Source de la Sorgue

Fontaine-de-Vaucluse ist, obwohl eine Million Besucher über das Jahr in den Ort strömen, sehr nett zu uns Wohnmobilisten. Für zwei Euro können wir 24 Stunden direkt an der glasklaren Sorgue stehen. Der Parkwächter kontrolliert unser Ticket, mit dem Kennzeichen drauf, und bedankt sich mit erhobenen Daumen.
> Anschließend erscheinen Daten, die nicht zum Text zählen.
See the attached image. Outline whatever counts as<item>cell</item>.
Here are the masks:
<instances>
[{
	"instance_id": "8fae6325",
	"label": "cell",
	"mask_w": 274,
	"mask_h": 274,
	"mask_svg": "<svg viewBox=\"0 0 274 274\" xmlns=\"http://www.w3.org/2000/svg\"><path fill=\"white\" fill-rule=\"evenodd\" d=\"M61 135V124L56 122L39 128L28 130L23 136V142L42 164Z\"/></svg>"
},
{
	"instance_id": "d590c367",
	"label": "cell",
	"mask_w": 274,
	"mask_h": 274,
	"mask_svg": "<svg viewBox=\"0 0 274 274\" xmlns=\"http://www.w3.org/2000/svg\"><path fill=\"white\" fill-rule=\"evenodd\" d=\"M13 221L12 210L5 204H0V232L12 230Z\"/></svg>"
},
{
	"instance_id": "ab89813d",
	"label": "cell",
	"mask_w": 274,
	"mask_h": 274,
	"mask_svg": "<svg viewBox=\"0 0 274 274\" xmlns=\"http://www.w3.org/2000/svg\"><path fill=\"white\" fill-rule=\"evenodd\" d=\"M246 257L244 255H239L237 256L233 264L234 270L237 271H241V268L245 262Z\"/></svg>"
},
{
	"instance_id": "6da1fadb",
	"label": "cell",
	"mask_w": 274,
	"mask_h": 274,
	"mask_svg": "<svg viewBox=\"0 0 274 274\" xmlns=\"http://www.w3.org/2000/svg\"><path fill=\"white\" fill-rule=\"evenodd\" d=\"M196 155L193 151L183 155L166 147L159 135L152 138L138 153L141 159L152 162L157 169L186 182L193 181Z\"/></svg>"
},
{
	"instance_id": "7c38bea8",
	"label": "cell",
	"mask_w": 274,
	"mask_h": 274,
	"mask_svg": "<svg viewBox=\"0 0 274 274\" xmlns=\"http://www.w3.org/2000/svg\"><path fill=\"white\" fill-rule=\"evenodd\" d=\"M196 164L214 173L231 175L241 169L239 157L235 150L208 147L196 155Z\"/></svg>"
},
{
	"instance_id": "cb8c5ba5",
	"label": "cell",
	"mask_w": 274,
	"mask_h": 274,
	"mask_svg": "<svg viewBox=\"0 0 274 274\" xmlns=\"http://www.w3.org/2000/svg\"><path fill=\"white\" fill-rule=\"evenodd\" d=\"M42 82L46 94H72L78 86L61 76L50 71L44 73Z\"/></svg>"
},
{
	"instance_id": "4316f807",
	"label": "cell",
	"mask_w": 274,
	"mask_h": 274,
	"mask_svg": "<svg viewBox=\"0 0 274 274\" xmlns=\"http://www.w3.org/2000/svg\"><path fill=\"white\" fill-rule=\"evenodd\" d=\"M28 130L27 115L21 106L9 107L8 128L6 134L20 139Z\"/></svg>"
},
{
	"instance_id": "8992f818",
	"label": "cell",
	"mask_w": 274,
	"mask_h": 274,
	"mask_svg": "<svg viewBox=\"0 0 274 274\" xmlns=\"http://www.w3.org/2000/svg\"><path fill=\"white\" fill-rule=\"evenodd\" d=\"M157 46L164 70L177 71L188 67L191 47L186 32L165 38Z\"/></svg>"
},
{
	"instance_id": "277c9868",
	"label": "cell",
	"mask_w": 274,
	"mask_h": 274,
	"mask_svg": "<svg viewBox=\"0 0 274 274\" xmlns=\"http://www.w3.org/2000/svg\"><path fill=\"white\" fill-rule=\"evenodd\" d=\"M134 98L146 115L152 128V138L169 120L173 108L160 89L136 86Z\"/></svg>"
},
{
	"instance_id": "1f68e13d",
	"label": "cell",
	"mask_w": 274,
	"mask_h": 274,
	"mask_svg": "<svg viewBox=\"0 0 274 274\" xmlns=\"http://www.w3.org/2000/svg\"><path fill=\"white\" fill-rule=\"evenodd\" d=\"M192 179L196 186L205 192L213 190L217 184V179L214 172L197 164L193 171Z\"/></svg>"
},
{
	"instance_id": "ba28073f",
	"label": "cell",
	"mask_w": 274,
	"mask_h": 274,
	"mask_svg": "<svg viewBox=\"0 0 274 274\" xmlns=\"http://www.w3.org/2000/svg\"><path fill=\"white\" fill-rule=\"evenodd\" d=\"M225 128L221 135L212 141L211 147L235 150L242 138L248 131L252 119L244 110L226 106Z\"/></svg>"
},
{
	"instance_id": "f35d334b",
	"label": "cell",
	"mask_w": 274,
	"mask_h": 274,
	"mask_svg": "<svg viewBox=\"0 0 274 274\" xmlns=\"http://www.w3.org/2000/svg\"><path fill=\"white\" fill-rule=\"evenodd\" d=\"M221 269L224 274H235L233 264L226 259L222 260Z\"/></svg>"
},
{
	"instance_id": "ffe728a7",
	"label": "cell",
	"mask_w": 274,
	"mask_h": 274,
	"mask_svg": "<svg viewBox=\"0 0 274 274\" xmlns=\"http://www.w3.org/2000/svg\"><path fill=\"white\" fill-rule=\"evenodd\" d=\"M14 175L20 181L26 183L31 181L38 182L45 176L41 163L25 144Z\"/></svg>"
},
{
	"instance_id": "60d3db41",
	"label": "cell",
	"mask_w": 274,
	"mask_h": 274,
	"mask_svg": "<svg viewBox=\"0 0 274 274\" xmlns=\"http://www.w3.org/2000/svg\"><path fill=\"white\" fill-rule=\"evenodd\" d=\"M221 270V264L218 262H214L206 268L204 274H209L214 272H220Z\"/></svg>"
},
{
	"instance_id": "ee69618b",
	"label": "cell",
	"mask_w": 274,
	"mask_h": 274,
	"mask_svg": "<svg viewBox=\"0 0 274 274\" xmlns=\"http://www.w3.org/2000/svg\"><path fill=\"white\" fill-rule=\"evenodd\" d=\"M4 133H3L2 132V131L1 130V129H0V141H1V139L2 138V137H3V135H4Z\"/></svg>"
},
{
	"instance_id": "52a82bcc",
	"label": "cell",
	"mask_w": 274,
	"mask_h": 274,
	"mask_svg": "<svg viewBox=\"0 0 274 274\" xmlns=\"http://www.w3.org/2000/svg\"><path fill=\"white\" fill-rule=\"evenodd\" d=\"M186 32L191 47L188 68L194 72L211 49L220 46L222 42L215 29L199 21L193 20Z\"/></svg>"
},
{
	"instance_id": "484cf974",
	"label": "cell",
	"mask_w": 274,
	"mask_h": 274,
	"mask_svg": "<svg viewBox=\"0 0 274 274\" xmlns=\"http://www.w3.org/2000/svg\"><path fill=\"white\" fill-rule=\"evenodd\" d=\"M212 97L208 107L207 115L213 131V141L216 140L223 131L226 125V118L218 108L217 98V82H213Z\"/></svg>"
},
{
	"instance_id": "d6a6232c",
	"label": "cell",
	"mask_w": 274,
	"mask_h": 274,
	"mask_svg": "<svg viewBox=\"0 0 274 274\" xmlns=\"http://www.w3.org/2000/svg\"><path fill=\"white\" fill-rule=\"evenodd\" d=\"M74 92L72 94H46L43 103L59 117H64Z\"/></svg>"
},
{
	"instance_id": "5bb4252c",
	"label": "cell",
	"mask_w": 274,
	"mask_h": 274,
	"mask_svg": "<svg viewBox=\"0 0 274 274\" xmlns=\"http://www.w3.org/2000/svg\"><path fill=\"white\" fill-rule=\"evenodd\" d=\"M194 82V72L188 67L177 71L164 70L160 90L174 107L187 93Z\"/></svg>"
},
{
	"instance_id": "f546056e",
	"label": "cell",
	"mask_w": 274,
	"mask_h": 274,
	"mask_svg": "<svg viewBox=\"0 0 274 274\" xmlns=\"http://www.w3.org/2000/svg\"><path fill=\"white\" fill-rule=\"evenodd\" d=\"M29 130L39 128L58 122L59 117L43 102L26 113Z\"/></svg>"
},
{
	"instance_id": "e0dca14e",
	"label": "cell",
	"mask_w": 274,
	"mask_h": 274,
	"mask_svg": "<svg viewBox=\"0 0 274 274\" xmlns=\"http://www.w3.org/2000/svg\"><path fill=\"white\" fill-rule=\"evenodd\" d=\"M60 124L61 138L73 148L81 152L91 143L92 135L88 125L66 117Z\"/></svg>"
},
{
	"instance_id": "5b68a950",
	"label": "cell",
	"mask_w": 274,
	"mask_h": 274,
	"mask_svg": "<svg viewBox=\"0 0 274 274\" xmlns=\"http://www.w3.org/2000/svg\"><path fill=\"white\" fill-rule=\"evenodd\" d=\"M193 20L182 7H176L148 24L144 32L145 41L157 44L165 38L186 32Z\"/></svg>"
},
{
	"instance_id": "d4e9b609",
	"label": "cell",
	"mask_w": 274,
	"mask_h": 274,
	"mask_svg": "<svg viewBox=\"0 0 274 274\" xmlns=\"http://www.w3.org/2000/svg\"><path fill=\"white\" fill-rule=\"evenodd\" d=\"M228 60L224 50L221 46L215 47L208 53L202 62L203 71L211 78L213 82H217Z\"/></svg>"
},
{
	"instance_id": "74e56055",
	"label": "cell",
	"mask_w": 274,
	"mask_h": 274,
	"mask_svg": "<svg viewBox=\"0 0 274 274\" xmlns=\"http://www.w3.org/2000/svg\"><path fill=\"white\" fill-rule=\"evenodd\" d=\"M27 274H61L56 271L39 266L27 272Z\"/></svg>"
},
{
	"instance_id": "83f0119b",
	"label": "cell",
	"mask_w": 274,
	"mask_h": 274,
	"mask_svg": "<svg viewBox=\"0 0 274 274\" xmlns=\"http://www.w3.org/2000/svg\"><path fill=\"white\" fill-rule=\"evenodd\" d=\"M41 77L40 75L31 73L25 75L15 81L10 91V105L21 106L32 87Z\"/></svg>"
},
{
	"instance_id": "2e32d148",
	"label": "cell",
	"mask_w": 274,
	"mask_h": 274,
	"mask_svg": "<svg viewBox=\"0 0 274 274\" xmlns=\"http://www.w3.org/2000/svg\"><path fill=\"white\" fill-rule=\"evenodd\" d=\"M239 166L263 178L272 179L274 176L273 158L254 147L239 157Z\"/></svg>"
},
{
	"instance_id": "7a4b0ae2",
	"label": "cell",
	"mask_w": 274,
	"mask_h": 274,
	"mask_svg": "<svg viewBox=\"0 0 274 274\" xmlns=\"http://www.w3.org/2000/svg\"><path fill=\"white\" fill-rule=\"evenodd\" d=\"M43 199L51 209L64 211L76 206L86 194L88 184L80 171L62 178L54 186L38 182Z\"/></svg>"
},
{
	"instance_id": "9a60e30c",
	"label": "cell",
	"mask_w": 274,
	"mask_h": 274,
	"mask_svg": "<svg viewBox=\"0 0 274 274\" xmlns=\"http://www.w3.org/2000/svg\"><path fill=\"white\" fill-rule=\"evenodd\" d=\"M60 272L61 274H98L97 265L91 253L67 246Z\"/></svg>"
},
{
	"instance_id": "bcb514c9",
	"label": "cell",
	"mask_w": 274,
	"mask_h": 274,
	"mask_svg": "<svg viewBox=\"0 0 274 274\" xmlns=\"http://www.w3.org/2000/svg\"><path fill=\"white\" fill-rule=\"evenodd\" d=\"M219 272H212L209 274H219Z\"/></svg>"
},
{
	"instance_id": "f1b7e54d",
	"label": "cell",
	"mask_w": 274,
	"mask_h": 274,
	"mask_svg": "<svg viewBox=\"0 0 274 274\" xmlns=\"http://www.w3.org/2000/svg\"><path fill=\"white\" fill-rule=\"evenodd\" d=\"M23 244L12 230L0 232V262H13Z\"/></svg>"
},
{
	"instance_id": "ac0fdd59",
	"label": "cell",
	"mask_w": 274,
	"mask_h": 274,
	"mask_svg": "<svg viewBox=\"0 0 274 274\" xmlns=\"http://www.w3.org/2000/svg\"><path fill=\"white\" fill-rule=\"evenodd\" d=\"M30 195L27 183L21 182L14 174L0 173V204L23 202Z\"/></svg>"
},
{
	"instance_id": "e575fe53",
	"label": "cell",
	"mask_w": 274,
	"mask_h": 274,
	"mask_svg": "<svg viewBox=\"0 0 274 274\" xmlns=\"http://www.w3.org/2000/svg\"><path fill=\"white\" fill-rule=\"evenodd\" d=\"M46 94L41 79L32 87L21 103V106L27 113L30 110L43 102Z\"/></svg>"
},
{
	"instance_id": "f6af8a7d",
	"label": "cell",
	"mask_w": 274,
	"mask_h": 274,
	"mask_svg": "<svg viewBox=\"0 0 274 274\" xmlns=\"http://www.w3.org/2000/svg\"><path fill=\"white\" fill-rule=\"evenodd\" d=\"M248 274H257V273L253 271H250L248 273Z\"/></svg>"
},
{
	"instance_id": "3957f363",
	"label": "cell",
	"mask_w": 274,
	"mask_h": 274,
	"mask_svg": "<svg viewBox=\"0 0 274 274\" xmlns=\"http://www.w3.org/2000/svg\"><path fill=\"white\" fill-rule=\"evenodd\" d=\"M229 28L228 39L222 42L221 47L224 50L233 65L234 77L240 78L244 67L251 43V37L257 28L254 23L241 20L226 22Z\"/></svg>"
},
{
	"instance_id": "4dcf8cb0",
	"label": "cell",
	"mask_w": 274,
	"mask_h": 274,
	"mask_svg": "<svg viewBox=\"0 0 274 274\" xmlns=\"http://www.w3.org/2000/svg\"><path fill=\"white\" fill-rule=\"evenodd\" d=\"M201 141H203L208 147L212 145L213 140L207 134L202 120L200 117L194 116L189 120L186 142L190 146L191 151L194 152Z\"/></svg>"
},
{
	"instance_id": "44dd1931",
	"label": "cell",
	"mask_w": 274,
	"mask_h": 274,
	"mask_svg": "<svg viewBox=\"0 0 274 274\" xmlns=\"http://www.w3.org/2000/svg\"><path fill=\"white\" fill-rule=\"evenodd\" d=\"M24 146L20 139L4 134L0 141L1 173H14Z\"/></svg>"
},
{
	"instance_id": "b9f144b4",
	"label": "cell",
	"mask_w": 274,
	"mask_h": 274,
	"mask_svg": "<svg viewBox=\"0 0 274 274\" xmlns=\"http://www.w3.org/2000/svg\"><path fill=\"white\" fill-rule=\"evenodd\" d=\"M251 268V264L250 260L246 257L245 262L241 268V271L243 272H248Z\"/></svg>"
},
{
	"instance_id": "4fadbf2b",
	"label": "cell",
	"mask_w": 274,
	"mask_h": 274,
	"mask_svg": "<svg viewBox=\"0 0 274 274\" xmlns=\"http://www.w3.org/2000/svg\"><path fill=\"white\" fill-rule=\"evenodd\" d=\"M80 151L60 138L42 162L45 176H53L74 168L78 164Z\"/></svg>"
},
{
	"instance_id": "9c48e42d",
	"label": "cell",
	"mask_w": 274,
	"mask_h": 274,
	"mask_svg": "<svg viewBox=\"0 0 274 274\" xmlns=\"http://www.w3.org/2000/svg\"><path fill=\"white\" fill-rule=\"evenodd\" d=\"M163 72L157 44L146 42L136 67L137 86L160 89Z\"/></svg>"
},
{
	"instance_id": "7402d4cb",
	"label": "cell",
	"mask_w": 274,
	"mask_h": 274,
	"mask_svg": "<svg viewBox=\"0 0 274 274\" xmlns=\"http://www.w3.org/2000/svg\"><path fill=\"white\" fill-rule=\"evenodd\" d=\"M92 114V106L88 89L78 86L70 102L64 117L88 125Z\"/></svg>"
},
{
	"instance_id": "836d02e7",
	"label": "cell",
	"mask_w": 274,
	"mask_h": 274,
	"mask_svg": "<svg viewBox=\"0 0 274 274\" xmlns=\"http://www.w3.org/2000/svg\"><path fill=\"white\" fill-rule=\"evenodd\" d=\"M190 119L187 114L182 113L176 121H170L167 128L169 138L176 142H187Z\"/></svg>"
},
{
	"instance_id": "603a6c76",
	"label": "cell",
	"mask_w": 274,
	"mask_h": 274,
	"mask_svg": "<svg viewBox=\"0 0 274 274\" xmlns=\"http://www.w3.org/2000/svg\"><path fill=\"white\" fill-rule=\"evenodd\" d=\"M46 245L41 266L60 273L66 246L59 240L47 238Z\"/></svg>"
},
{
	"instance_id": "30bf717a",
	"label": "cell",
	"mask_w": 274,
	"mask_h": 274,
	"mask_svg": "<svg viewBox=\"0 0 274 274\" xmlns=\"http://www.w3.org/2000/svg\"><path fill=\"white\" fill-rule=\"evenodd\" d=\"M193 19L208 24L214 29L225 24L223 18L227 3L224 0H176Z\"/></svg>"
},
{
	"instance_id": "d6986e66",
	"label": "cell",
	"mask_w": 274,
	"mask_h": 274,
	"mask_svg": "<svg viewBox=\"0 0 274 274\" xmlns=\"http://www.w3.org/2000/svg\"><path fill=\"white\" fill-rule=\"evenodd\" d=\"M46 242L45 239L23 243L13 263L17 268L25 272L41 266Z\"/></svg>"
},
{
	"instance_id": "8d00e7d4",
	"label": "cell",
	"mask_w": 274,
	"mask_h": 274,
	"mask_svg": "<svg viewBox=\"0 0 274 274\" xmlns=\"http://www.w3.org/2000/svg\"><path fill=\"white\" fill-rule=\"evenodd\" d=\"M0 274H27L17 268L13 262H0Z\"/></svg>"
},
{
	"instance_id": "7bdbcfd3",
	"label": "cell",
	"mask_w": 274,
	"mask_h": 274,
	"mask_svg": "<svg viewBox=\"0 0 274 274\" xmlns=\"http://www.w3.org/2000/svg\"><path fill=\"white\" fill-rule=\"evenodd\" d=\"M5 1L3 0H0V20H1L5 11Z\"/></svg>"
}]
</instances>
Der Ort besteht aus Imbissbuden, Restaurants und Souveniershops, die jetzt fast alle geschlossen sind. Ein wenig Charme versprüht das Dorf doch: Das Bürgermeisteramt am kleinen, weihnachtlich geschmückten Platz, die romanische Kirche Saint-Vérain und die auf einem Felsen thronende Ruine einer Burg. Die Touristen strömen aber alle zum Ende des Tales, wo die Sorgue unter einer 230 m hohen Felswand entspringt. So bekam sie auch ihren zweiten Namen: Fontaine de Vaucluse – Brunnen des geschlossenen Tals. Sie ist eine der größte Quellen Europas, im Schnitt schüttet sie 21.800 l/s, versiegt jedoch in Trockenzeiten. Heute, nach einigen Regentagen, sprudelt sie aus dem ruhigen Quelltopf über den kleinen Wasserfall hinunter in den Ort.

Trotz des Regenwetters laufe ich rund um den Berg, aus dem die Sorgue entspringt. Manchmal drücken die Wolken über den Pass und umhüllen die herbstlichen Farben der Garrigue. Doch ein paar Mal ist der Blick frei auf die Rhone-Ebene, über die Nebelbänke ziehen.

Nach dem regnerischen Tag wecken uns am Morgen die ersten Sonnenstrahlen. Der aufsteigende Nebel taucht die Landschaft in ein fast unwirkliches Blau.